Text segment:
:::::

Why should it be illegal to be a scumbag, if they are in fact scumbags? If I spoil a suprise birthday party, or burp in a restaurant or am a cheap tipper, do we really need the gov't involved?
Can't people double up in rooms and split the costs? Or are these people still so heartless and insistent on private comfort that they won't share a room with a stranger even during a natural disaster?
Mark,
How the hell do you even define "unfair advantage" or a "distasteful" price? Unfair is when you don't get what you were promised, not when someone asks a price that's higher than under different circumstances!
joe,
First of all, you're missing the point that Taylor and others here have made that charging more than the advertised price is not a practice limited to disaster times. Next, while it's true that motel room availability is likely less effected by immediate circumstances and price flexibility as a bag of ice, that doesn't mean it's not effected at all. If a hotel proprietor would have to offer extra incentives to get his staff to show up right after a disaster or else he would have to take on extra responsibilities him or herself, then charging the higher price might be necessary to make it worthwhile to rent rooms at all rather than just shut down temporarily. After all, a motel is more than just walls!
I see my affect was erroneously in effect! 🙂
Where do I register to be one of the special people who gets to buy a cheap hotel room while all the commoners sleep on cots in a high school gym?
Mr. Nice Guy, et al.-I wasn't calling for price controls, or governmental intervention of any sort. I am suggesting that we call businesses that screw people what they are: scum.

:::::

Data supplied:
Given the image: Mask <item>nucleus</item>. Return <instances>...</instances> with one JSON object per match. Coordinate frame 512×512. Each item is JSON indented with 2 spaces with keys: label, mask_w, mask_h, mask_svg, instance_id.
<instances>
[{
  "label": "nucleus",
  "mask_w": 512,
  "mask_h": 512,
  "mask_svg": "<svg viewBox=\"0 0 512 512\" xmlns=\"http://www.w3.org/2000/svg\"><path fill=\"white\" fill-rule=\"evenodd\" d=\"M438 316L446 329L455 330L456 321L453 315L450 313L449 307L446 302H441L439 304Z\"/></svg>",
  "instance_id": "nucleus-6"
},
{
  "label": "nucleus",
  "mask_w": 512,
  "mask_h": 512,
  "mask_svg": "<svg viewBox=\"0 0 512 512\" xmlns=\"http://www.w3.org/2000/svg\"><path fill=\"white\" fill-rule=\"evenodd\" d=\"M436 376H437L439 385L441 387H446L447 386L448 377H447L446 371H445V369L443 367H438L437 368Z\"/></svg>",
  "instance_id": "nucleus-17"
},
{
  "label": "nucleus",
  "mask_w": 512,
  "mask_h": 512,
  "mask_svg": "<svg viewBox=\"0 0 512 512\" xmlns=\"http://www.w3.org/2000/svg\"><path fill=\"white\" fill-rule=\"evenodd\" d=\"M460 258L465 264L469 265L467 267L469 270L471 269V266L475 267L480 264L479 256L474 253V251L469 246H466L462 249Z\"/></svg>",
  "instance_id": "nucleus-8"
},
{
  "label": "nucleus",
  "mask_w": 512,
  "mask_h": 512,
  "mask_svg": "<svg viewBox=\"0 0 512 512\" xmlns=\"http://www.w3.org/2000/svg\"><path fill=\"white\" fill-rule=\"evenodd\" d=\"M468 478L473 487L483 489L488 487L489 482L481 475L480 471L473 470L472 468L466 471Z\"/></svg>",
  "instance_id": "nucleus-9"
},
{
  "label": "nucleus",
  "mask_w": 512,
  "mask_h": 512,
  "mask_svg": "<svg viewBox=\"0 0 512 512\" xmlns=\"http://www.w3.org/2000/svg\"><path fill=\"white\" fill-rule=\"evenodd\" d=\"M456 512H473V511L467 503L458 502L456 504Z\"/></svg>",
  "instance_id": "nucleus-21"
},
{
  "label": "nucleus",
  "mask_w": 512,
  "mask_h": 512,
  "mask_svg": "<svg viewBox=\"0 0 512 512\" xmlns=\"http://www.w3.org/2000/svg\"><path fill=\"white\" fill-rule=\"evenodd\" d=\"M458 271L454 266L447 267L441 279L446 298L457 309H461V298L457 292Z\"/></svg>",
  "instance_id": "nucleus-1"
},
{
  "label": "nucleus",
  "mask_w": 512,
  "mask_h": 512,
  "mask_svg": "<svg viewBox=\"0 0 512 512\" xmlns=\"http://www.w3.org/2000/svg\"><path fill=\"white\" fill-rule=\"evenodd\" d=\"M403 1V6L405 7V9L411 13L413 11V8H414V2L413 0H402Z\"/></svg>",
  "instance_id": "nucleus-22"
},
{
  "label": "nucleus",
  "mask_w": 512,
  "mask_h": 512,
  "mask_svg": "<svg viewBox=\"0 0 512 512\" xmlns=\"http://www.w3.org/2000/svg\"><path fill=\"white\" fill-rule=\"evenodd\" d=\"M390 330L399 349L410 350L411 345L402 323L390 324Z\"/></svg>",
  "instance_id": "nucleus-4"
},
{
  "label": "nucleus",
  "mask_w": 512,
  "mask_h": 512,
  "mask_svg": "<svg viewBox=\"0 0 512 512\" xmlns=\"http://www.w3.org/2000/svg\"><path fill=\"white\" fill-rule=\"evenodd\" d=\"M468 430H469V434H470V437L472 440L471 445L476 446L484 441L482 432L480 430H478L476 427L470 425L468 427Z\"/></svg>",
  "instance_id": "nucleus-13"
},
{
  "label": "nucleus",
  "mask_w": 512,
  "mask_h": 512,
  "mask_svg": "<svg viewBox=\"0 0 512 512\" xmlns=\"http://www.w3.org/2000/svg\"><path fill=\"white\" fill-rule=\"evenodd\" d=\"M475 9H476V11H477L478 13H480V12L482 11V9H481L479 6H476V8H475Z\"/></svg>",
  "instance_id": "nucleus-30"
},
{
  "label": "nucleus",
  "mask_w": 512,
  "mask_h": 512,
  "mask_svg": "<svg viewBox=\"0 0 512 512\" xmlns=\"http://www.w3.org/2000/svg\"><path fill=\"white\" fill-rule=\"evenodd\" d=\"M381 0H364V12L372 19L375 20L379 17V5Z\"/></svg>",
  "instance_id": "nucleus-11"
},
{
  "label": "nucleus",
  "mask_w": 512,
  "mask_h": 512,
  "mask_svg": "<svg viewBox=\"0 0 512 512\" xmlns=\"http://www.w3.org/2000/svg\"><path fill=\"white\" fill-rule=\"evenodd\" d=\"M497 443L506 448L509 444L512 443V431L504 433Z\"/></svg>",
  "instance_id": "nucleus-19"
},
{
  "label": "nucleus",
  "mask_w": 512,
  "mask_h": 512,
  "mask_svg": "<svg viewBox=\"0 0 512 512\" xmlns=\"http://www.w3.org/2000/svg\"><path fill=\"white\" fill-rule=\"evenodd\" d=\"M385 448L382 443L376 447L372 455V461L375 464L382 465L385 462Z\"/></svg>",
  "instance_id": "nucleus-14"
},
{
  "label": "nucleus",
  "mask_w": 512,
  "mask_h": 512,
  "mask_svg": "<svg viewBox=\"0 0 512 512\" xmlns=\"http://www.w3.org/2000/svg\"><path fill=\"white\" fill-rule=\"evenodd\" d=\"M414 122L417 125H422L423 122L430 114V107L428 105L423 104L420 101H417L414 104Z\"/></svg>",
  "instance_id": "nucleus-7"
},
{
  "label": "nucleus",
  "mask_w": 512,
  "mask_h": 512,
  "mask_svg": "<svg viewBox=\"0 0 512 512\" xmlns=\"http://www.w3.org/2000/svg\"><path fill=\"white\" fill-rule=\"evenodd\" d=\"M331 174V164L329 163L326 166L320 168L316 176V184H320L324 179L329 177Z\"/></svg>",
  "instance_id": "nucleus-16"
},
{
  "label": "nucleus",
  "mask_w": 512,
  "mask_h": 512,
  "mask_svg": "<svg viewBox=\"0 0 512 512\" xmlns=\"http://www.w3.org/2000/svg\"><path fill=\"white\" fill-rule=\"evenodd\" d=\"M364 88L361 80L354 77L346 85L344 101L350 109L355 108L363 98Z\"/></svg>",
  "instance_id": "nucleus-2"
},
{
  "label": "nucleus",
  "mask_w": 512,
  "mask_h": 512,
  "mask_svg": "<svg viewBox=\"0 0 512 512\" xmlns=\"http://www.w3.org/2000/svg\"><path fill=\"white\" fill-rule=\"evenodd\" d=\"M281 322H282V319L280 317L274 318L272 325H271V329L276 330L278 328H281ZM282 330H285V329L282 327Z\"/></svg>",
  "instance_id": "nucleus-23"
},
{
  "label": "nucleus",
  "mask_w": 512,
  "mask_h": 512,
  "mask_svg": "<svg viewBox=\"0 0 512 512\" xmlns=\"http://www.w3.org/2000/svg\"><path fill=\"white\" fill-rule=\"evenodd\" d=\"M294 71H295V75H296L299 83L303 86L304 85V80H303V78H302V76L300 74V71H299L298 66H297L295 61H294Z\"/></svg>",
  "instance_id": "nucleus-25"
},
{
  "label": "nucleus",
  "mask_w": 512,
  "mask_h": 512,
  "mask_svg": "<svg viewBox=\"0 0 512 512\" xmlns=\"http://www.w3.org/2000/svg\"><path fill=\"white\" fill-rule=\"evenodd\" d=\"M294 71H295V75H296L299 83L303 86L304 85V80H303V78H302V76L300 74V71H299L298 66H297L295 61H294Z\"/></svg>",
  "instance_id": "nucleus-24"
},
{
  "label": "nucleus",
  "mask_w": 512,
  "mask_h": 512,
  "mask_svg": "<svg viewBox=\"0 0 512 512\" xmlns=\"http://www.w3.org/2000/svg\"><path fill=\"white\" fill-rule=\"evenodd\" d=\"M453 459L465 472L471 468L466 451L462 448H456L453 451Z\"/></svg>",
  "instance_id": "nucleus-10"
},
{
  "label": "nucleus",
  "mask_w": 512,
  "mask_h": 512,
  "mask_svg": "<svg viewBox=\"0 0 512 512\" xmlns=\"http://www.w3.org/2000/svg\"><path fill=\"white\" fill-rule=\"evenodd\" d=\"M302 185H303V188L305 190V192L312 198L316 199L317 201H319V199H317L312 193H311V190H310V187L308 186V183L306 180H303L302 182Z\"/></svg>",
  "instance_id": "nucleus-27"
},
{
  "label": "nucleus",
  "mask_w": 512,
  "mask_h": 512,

:::::

Exercise requirements:
(a) In the comment thread, what does the person addressing Mr. Nice Guy suggest calling businesses that screw people?
(b) Find each line of the rows that contains the string "instances", and copy those lines.
The comment thread and the rows are unrelated material.

Responses to the tasks:
(a) Scum.

(b)
Given the image: Mask <item>nucleus</item>. Return <instances>...</instances> with one JSON object per match. Coordinate frame 512×512. Each item is JSON indented with 2 spaces with keys: label, mask_w, mask_h, mask_svg, instance_id.
<instances>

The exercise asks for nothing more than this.